На следующий день Эмануэля разбудил робкий, жалобный голос, впивающийся в сердце, как игла, — кто-то пел во дворе; с израненным сердцем слушал он это пение. Взгляд его блуждал по темным еще стенам. Вероятно, было очень рано. Пятеро самых близких ему людей прикорнули где попало, совсем как в подвале во время ночных бомбежек. Эмануэль резко приподнялся, перелез через старшего брата, с которым спал в одной кровати, и подбежал к окну. Выглянул, но певца нигде не обнаружил. Зато он увидел кое-что другое. Посреди двора, возле груды отбросов, стоял человек — не человек, ходячий ворох лохмотьев, который выгребал что-то из мусора и тут же съедал. С ужасом в сердце Эмануэль вернулся на кровать. Прежде чем успел натянуть на себя одеяло, встретился глазами с матерью. Он зажмурился. Притворился спящим. Песня продолжала терзать его.

4

Здесь, в гетто, особенно первое время, каждый выход на улицу был для Эмануэля трагедией, точно так же, как «за стеной», хотя и по другим причинам. Там он боялся чужих глаз, тут — своих собственных. За всю свою жизнь он не встречал столько нищеты, как здесь, на каждом шагу. Большую часть суток люди находились не в набитых до отказа домах, а на улицах, медленно продвигаясь по ним, как в тоннеле. Калеки и нищие шли, протягивая руки, за подаянием. То и дело они пускались в пляс посреди тротуара, пытаясь таким образом избавиться от вшей. Однако во время этих плясок ни на секунду не упускали из виду прохожих, и горе тому, на лице которого появлялась хоть тень любопытства или сочувствия. Тут же все гуртом бросались к нему с протянутыми руками. Древние проклятия низвергались на того, кто не отвечал должным образом на этот жест.

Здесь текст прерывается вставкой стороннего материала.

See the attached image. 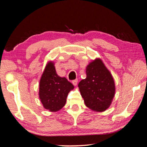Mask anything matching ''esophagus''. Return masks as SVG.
I'll list each match as a JSON object with an SVG mask.
<instances>
[{
  "label": "esophagus",
  "mask_w": 147,
  "mask_h": 147,
  "mask_svg": "<svg viewBox=\"0 0 147 147\" xmlns=\"http://www.w3.org/2000/svg\"><path fill=\"white\" fill-rule=\"evenodd\" d=\"M77 83H78V80L77 79H75V80H74L72 81V84L75 86H76Z\"/></svg>",
  "instance_id": "obj_1"
}]
</instances>
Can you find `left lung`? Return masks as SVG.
<instances>
[{
    "mask_svg": "<svg viewBox=\"0 0 147 147\" xmlns=\"http://www.w3.org/2000/svg\"><path fill=\"white\" fill-rule=\"evenodd\" d=\"M86 78L78 85L84 103L93 111L103 112L109 107L115 95L113 78L99 59L86 67Z\"/></svg>",
    "mask_w": 147,
    "mask_h": 147,
    "instance_id": "obj_1",
    "label": "left lung"
}]
</instances>
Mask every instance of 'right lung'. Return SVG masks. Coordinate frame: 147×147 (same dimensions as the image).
I'll return each mask as SVG.
<instances>
[{
	"mask_svg": "<svg viewBox=\"0 0 147 147\" xmlns=\"http://www.w3.org/2000/svg\"><path fill=\"white\" fill-rule=\"evenodd\" d=\"M74 88L65 77L56 74L53 63H49L40 82L39 96L44 108L56 112L65 105L69 92Z\"/></svg>",
	"mask_w": 147,
	"mask_h": 147,
	"instance_id": "add662e5",
	"label": "right lung"
}]
</instances>
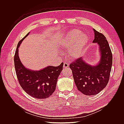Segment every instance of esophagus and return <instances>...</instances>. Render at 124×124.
I'll return each instance as SVG.
<instances>
[{
    "instance_id": "obj_1",
    "label": "esophagus",
    "mask_w": 124,
    "mask_h": 124,
    "mask_svg": "<svg viewBox=\"0 0 124 124\" xmlns=\"http://www.w3.org/2000/svg\"><path fill=\"white\" fill-rule=\"evenodd\" d=\"M69 67V64L66 62H65L64 63V65H63V67L65 68H68Z\"/></svg>"
}]
</instances>
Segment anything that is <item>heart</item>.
<instances>
[{
	"label": "heart",
	"mask_w": 124,
	"mask_h": 124,
	"mask_svg": "<svg viewBox=\"0 0 124 124\" xmlns=\"http://www.w3.org/2000/svg\"><path fill=\"white\" fill-rule=\"evenodd\" d=\"M88 40L86 34L81 33L78 29H73L59 40V45L62 48H69V56L73 59H77L83 54Z\"/></svg>",
	"instance_id": "obj_1"
}]
</instances>
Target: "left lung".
Returning a JSON list of instances; mask_svg holds the SVG:
<instances>
[{"label": "left lung", "instance_id": "obj_1", "mask_svg": "<svg viewBox=\"0 0 124 124\" xmlns=\"http://www.w3.org/2000/svg\"><path fill=\"white\" fill-rule=\"evenodd\" d=\"M95 38L93 43H97L99 47L100 60L95 65H91L78 58L70 65L75 85L79 91L87 95H95L107 85L111 70L113 56L106 37L93 29Z\"/></svg>", "mask_w": 124, "mask_h": 124}]
</instances>
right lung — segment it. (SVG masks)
I'll list each match as a JSON object with an SVG mask.
<instances>
[{
    "instance_id": "add662e5",
    "label": "right lung",
    "mask_w": 124,
    "mask_h": 124,
    "mask_svg": "<svg viewBox=\"0 0 124 124\" xmlns=\"http://www.w3.org/2000/svg\"><path fill=\"white\" fill-rule=\"evenodd\" d=\"M29 32L18 43L14 57L16 75L23 90L31 97L43 99L49 97L55 90L57 79L63 70V63L57 67L49 66L39 70L26 68L19 57L18 48Z\"/></svg>"
}]
</instances>
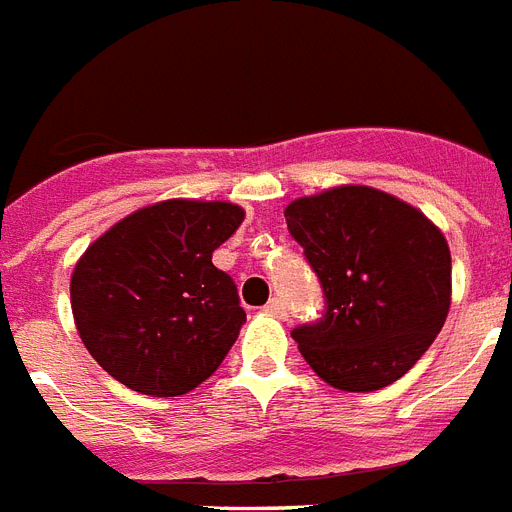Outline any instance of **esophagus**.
<instances>
[{
	"instance_id": "1",
	"label": "esophagus",
	"mask_w": 512,
	"mask_h": 512,
	"mask_svg": "<svg viewBox=\"0 0 512 512\" xmlns=\"http://www.w3.org/2000/svg\"><path fill=\"white\" fill-rule=\"evenodd\" d=\"M264 312L267 314H272V317H285V304H282L280 298H272V301H269L267 306H264Z\"/></svg>"
}]
</instances>
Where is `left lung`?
Here are the masks:
<instances>
[{"instance_id":"1","label":"left lung","mask_w":512,"mask_h":512,"mask_svg":"<svg viewBox=\"0 0 512 512\" xmlns=\"http://www.w3.org/2000/svg\"><path fill=\"white\" fill-rule=\"evenodd\" d=\"M285 222L327 298L317 325L293 330L301 357L338 391L367 394L402 378L452 304L444 232L415 206L367 185L296 198Z\"/></svg>"}]
</instances>
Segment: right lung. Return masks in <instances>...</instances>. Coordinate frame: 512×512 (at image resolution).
Segmentation results:
<instances>
[{"mask_svg":"<svg viewBox=\"0 0 512 512\" xmlns=\"http://www.w3.org/2000/svg\"><path fill=\"white\" fill-rule=\"evenodd\" d=\"M243 219L227 200H161L81 253L73 322L102 370L147 396H182L214 375L245 312L211 256Z\"/></svg>","mask_w":512,"mask_h":512,"instance_id":"right-lung-1","label":"right lung"}]
</instances>
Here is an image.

Улица рассказывала драматические истории, начало которых следовало искать где-то в другом месте, но финал их разыгрывался именно здесь. Эмануэлю запомнилась выселенная из провинции семья, которая состояла из отца, матери и шестерых детей. Дети лежали в колясочках, родители катили их вдоль обочины и пели старинные песни, вернее, завывали, а малыши подтягивали. Семья постепенно таяла, в конце концов остался только отец с маленьким мальчиком, лежавшим в колясочке. Теперь уже только один он вторил рыданиям отца. Оба ждали смерти.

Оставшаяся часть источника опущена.